= Montréal-Nord borough council =

The Montréal-Nord borough council is the local governing body of Montréal-Nord, a borough in the City of Montreal. The council consists of five members: the borough mayor (who also serves as a Montreal city councillor), two city councillors representing the borough's electoral districts, and two borough councillors representing the same electoral districts.

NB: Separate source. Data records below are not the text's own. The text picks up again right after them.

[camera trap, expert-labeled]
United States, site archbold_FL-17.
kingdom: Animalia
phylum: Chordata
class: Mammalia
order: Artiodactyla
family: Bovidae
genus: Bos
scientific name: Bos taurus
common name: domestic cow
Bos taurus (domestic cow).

Montréal-Nord is former Montreal mayor Denis Coderre's home territory, and his Équipe Denis Coderre pour Montréal now re-named Ensemble Montreal party is the dominant party in the borough.

==Current members==

| District | Position | Name |  | Party |
| — | Borough mayor City councillor | Christine Black |  | Ensemble Montréal |
| Marie-Clarac | City councillor | Vacant |  |  |
| Borough councillor | Jean Marc Poirier |  | Ensemble Montréal |
| Ovide-Clermont | City councillor | Chantal Rossi |  | Ensemble Montréal |
| Borough councillor | Philippe Thermidor |  | Ensemble Montréal |

- Former members
- Monica Ricourt was born in Montreal. She has a Bachelor of Arts degree in Political Science from the Université du Québec à Montréal (2001). Ricourt was a member of the borough council from 2009 to 2017; she also served in the board of Société de transport de Montréal from 2009 to 2013. Originally elected for Union Montreal, she left this party in May 2013 and joined Coderre's party in June of the same year.